Texte à examiner:
○ ○ ○ ○
« Dès demain midi, et pour 15 jours au moins, nos déplacements seront fortement réduits » déclaration de M. Macron le 16 mars 2020 comme un coup de tonnerre laissant place dans le mental des français qu’à l’urgence : se nourrir, les enfants, le travail, et les anciens, … Que faire ? Où se réfugier ? Vais-je l’attraper ? Comment me protéger ? Et mes rendez-vous ? …
L’intelligence collective
Nous avons découvert alors notre gouvernement s’appuyant sur un collectif d’experts pour établir une opinion, oh combien complexe au vu de l’incertitude sanitaire, et, essayer de construire des solutions adaptatives face à la crise. Est-ce une forme d’intelligence collective ?
Cette notion étudiée par le sociologue et philosophe Pierre Levy a été défini comme une intelligence partout distribuée (collectif), sans cesse valorisée (qualité humaine), coordonnée en temps réel, qui aboutit à une mobilisation effective des compétences Elle se dissocie de l’intelligence émotionnelle qui ne relève que d’un individu propre. Pierre Levy a modélisé un réseau d’interconnexion entre des capacités au sein duquel l’intelligence collective se développe.
○ ○ ○ ○
Problèmes à résoudre:
**A)** Relevez toutes les interrogations formulées dans le premier paragraphe du texte sur l'intelligence collective.
**B)** Recopiez, s'il vous plaît, le passage du texte sur l'intelligence collective qui commence à « Cette notion étudiée » et se termine à « collective se développe. ».
**C)** Rédigez la suite du texte sur l'intelligence collective en partant de sa dernière phrase.

Bloc de données:
○ ○ ○ ○
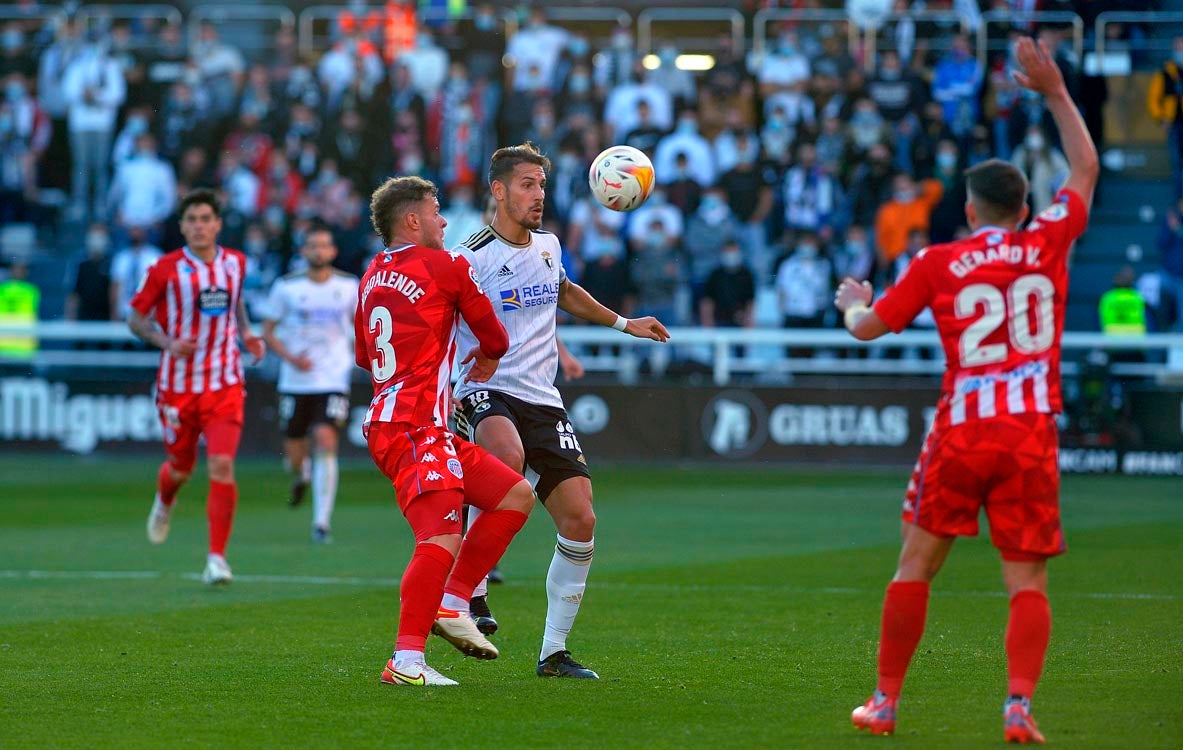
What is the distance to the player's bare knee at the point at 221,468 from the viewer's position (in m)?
11.0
○ ○ ○ ○
Réponses par numéro:
**A)**
Que faire ?
Où se réfugier ?
Vais-je l'attraper ?
Comment me protéger ?
Et mes rendez-vous ?

**B)**
Cette notion étudiée par le sociologue et philosophe Pierre Levy a été défini comme une intelligence partout distribuée (collectif), sans cesse valorisée (qualité humaine), coordonnée en temps réel, qui aboutit à une mobilisation effective des compétences Elle se dissocie de l’intelligence émotionnelle qui ne relève que d’un individu propre. Pierre Levy a modélisé un réseau d’interconnexion entre des capacités au sein duquel l’intelligence collective se développe.

**C)**
Si nous prenons notre situation actuelle, 1er exemple : l’ensemble des pouvoirs publics locaux, faute de moyens, aujourd’hui à travers des communautés de solidarité essaie de créer au sein de la population cette dynamique d’intelligence pour amener des solutions innovantes et impliquantes face aux difficultés. Ainsi via les réseaux sociaux locaux, l’accès au ravitaillement de proximité s’est développé par la connaissance de chacun de producteurs locaux, mais aussi par l’innovation des pratiques dans la livraison : drive à la ferme, livraison à domicile en mettant dans une glacière faisant office de boite aux lettres … 2ième exemple : c’est l’adaptation d’un masque de plongée Decathlon en masque pour respirateur artificielle par le travail collectif d’un ancien médecin italien Renato Favero, de la société Isinnova fabricant des valves, et des hôpitaux / patients s’étant soumis aux tests.
En synthèse aucun lien entre ces parties avant l’urgence de la situation, et, pourtant un travail abouti et efficient, servant la communauté. Les axes Savoir-Etre et Savoir-s’Organiser de BOD@ ont évolué : un médecin à la retraite a levé son état de « retraité » pour mettre son idée et son expérience à la disposition de la communauté, une société à but lucratif a ouvert gracieusement ses études et sa production (facteur de coût), un hôpital réglementé avec des nécessaires homologations de matériel a jugé l’opportunité d’utilisation. L’urgence et l’utilité sont facilitateur de cette intelligence collective enlevant les barrières structurelles, et augmentant l’implication et la motivation des équipes.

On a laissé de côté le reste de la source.